A PEW RESEARCH CENTER SURVEY conducted in early 2016 found that 62 percent of U.S. adults use social media as a news source, with most Reddit (70 percent), Facebook (66 percent), and Twitter users (59 percent) saying that they use their social media networks for news-gathering purposes. It’s not surprising. Social networks allow us to connect with friends and family members across the country, so it makes sense that they would offer the opportunity for current-events chitchat, especially in an age of dwindling newspaper subscriptions.
The problem with this stems from the very thing that makes social media convenient and addicting: tailored newsfeeds. Facebook — where “30 percent of the general population” get their news, according to Pew — shows you news stories based on your previous interactions.

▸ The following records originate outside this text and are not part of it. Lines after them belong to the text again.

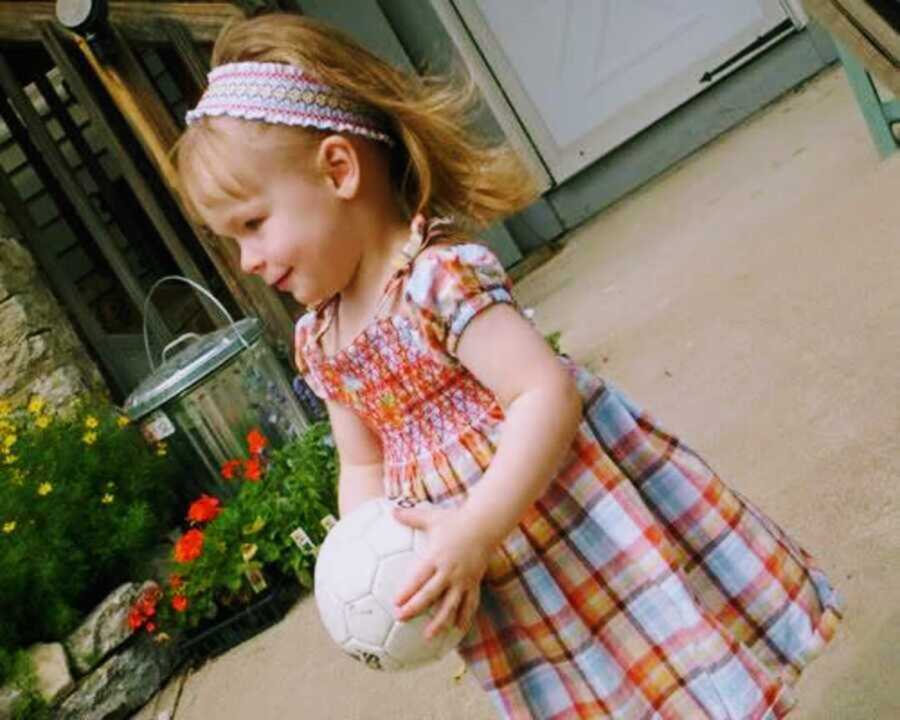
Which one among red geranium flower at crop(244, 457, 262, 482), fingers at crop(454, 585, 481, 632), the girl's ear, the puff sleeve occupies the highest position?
the girl's ear

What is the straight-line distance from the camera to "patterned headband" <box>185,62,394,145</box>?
1.54 metres

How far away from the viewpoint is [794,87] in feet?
25.0

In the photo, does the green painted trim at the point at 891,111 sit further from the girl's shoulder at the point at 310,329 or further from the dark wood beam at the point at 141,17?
the dark wood beam at the point at 141,17

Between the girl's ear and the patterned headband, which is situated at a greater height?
the patterned headband

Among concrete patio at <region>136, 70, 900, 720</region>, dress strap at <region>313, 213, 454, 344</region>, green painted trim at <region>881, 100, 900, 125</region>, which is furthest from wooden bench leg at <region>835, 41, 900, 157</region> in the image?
dress strap at <region>313, 213, 454, 344</region>

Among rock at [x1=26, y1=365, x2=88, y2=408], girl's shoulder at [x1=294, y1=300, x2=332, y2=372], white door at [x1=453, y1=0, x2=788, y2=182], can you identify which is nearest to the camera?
girl's shoulder at [x1=294, y1=300, x2=332, y2=372]

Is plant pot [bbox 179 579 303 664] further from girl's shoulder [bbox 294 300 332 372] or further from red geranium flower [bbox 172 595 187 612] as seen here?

If you’ve liked, commented, or shared a lot of content about Kim Kardashian, she and her family are probably going to make a lot of appearances in your feed.

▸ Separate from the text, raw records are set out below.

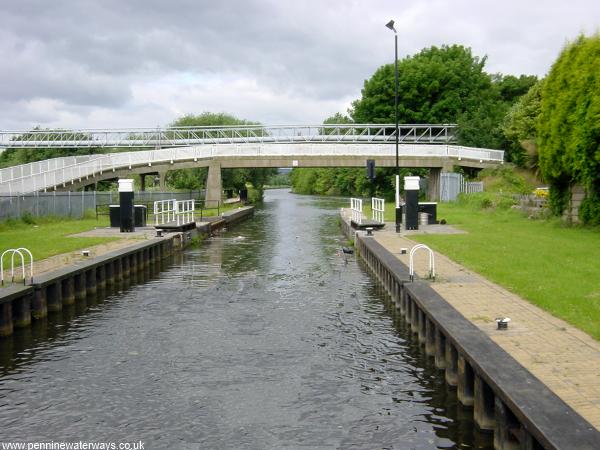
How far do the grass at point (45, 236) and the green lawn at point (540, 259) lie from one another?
13.0 m

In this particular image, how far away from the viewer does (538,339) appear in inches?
416

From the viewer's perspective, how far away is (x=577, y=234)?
2670 centimetres

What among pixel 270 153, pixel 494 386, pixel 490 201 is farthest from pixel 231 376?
pixel 270 153

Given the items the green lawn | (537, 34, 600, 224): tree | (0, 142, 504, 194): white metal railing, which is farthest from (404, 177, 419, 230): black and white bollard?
(0, 142, 504, 194): white metal railing

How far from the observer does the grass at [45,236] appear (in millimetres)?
24153

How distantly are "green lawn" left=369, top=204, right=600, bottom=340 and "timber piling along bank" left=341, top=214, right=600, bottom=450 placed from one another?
6.65 ft

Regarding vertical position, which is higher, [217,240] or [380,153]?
[380,153]

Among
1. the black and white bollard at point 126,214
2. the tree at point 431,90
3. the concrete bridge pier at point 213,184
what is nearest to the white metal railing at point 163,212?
the black and white bollard at point 126,214

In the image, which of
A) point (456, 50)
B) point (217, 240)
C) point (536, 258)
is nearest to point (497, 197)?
point (217, 240)

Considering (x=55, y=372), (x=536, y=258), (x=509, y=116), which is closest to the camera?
(x=55, y=372)

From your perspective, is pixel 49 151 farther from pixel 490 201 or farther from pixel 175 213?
pixel 490 201

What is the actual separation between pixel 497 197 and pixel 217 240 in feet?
63.1

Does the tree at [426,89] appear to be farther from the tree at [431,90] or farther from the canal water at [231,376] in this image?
the canal water at [231,376]

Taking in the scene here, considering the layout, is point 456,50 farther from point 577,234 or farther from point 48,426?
point 48,426
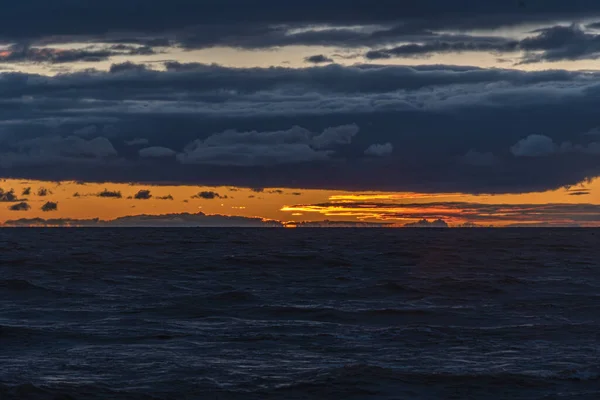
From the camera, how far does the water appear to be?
21.3m

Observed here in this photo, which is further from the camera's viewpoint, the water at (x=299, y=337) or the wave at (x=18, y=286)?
the wave at (x=18, y=286)

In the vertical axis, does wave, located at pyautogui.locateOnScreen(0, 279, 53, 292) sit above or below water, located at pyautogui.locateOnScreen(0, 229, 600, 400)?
above

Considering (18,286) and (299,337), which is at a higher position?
(18,286)

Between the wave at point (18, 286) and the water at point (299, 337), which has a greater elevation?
the wave at point (18, 286)

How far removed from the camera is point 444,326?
31.6 meters

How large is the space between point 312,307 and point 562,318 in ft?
34.2

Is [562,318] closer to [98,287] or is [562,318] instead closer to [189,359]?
[189,359]

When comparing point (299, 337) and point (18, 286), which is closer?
point (299, 337)

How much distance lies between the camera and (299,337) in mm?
28891

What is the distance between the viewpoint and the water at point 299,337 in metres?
21.3

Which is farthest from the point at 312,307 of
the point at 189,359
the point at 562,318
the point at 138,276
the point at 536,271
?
the point at 536,271

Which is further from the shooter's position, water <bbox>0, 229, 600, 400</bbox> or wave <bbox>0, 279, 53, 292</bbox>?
wave <bbox>0, 279, 53, 292</bbox>

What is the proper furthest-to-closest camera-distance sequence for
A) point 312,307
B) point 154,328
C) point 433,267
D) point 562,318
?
point 433,267
point 312,307
point 562,318
point 154,328

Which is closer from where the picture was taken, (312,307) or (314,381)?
(314,381)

The same goes for websites. Liked a lot of articles from Vox? Get ready to see content from other Vox Media sites — such as The Verge, Curbed, and Eater — showing up among your friends’ posts, as well as links from similarly-positioned websites, including Mic and Vice.
Eventually, this can lead to the creation of an echo chamber. Earlier this year, The Wall Street Journal created “Blue Feed, Red Feed”: an interactive look at how hot-button issues appear on Facebook to members of different political ideologies. It’s an eye-opening look at the side of the social network you don’t get to see, except in those rare cases when you get some bleed-through from friends at the opposite end of the political spectrum, and it makes other people’s confusing conversation starters — “Have you seen where they’re saying that … ?” — make sense.

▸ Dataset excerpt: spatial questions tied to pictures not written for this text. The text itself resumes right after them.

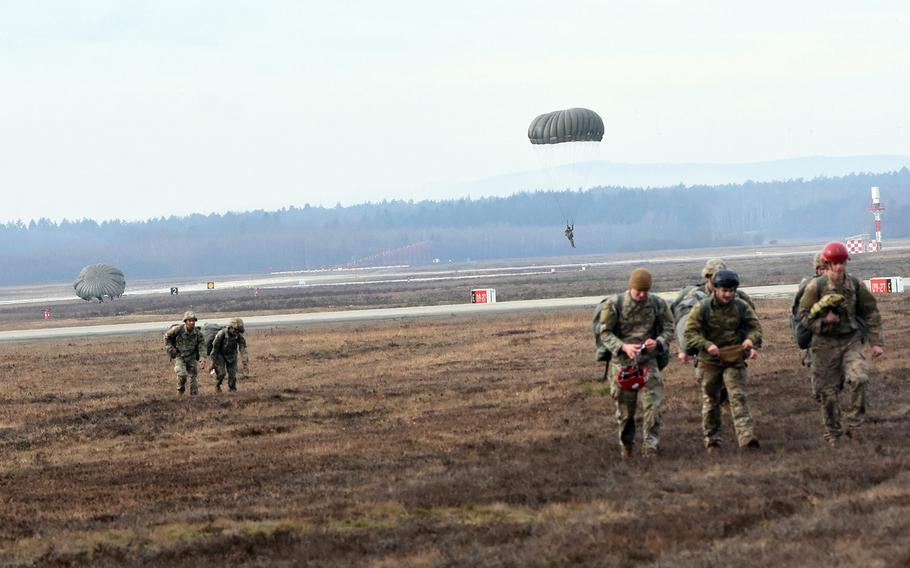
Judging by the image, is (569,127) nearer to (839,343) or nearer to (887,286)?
(887,286)

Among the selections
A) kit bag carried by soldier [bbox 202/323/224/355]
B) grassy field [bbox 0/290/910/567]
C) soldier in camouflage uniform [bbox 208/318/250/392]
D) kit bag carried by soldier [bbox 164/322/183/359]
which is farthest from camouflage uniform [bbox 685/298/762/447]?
kit bag carried by soldier [bbox 202/323/224/355]

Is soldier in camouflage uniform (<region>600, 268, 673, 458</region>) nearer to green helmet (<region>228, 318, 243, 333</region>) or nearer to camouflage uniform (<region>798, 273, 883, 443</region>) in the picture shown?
camouflage uniform (<region>798, 273, 883, 443</region>)

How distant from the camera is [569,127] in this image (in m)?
63.5

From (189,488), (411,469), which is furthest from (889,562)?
(189,488)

Surprisingly, using social media as a news source doesn’t make devoted followers out of Facebook users. Pew’s “analysis of comScore data found visitors who go to a news media website directly spend roughly three times as long as those who wind up there through search or Facebook, and they view roughly five times as many pages per month.”
That means social media-directed users probably aren’t reading deeply into most of the issues that Facebook’s algorithms think they care about. In fact, most people only read the headlines before sharing. And when every headline on your news feed is screaming some variation of the same thing, it’s easy to see a consensus where there is none.
Thankfully, it isn’t difficult to stop relying on social media for news. Here’s how to do it.
1. Determine whether or not you’ve created an echo chamber.
This is the hardest step, much akin to admitting that you have a problem, but it’s pretty easy to do. Take a quick scroll through your Facebook feed, with an eye out for a particular issue. Do all of the headlines you see regarding that issue appear to agree that it is good, bad, or scary? Do you think most of your Facebook friends would also agree? If so, you may have an echo chamber on your hands.
To dismantle the echo chamber, try switching to straight-news sources for a while. These are media outlets that don’t report the news with a spin, generally abide by the — now defunct — Fairness Doctrine, and don’t assume that readers have prior knowledge of an issue. The Associated Press, NPR, the BBC, and The Guardian are all wonderful places to start.
2. Gather your news sources.
If you’ve already done this while dismantling your echo chamber in the step above, don’t skip ahead just yet.
Before I realized that being a 24/7/365 politics junkie was a detriment to my well-being, I had a small bundle of reliable news sources that I checked like clockwork: Media Matters for America, Right Wing Watch, Think Progress, and Mother Jones. This was before smartphones became ubiquitous, so checking in on the news meant spending hours in front of my laptop, reading and scrolling.
If you like using smartphone apps instead of your browser, you can download offerings from your favorite news sites straight to your device. Put them all in one folder so that you don’t have to scroll for pages to find them.
Make it a point to spend a few minutes every day reading the news through these apps or websites. It doesn’t matter if you follow HuffPo on Facebook and have their app; if you’re checking the news on Facebook, you’re doing it wrong.
3. Talk to other people in real life.
Think you’ve destroyed your echo chamber? Make sure you monitor your news feed periodically, because it’s super easy to create a new one.